Varghese, N.V. (eng.)
Mar 21st, 2011 by Charlotte Haug
Varghese writes:
I came in close contact with Professor Gudmund Hernes during the turn of this century when he became Director of the International Institute for Educational Planning, Paris.
Professor Hernes showed an adorable capacity to draw generalizations from context specific issues and we always admired his efforts to reposition educational planning and IIEP in an intellectual context and tradition. He elevated the nature and level of discourse in the Institute. The re-organization he initiated was an exercise in democratization of the decision-making process in the Institute.
I had an opportunity to work with him very closely on one of his pet projects at IIEP – introducing the Master’s degree option in the Institute’s Advanced Training Programme. The initial struggles to conceptualize the new programme, to transform the concept into operational principles and a successful practice, were memorable and a rewarding learning experience for establishing a new social equilibrium. His vision and his zeal to realize the vision made all the difference in implementing a programme which was core to many subsequent changes in the Institute.
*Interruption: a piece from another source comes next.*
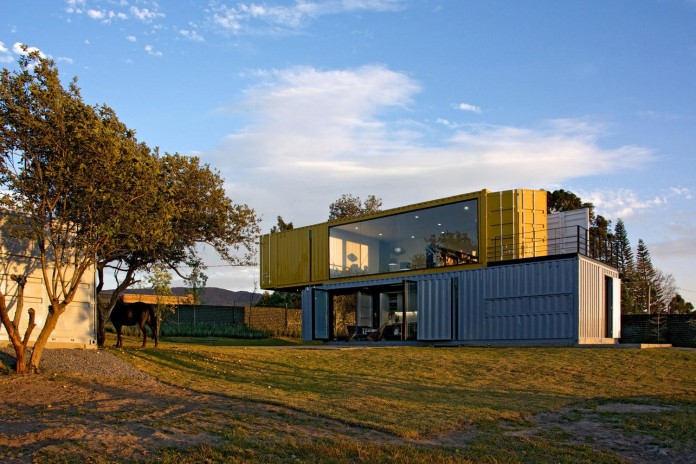 Huiini-House-made-of-four-shipping-containers,-located-in-the-Primavera-forest-by-S+-Diseno-18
His sense of humour, personal touch in inter-personal interactions, and his sensitivity in a multi-cultural and multi-faith context made him a dear friend and advisor to many in the Institute, and he commanded a high degree of respect and regard from all.
We still derive benefit from the high levels of intellectual discourses and democratic discussions and decision-making processes he initiated. For me, interactions with him are professionally enriching and intellectually rewarding.
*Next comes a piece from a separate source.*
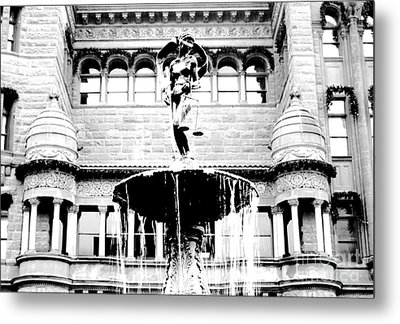 Blind Naked Justice Statue Bexar County Courthouse San Antonio Texas Black And White Conte Crayon Metal Print by Shawn O'Brien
I wish him many more Happy Birthdays!
Varghese is a great scholar, a great organizer – and a great friend.
He tutored me on the 1997 Asian Financial crisis and its impacts on global education, he enlightened me on both social structure and politics of India, he updated me on higher education in Africa. Varghese is a global scholar, with an overview which few scholars at universities attain because he is also so widely travelled, providing him with the opportunity to pick up from missions what you cannot yet find in publications.
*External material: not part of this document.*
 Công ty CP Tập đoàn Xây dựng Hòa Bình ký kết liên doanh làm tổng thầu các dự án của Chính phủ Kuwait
An then there is Varghese the organizer – with the strategic view for where we are going, for the skill in getting all the elements that are needed to implement a program in place in time – also when it implies lots of work and lots of coaxing to generate all the inputs from all those whose contribution is needed – and to make a program legitimate. So when the Master Programme at IIEP was put in place and the “Blue Book” got written, it was in large part due to the unfailing and imaginative and persevering work of Varghese.
Varese has two other capacities that must be mentioned: The courage to speak truth to power – even when it might be more self-serving to keep quiet. This is particularly prominent in cases where he sees the need to hold standards and maintain professionalism: Varghese is totally incorruptible.
Then his store of stories: the many humorous asides he commands to illustrate and enlighten an argument. He knows very well that a joke can make a dead serious point!
A special fondness for the trips he helped organize to his home country India, for the joys of his family he shared with Charlotte and me – and all the superb Indian food he introduced us to!
And Varghese could tell some sobering stories about international organizations, not all of them humorous.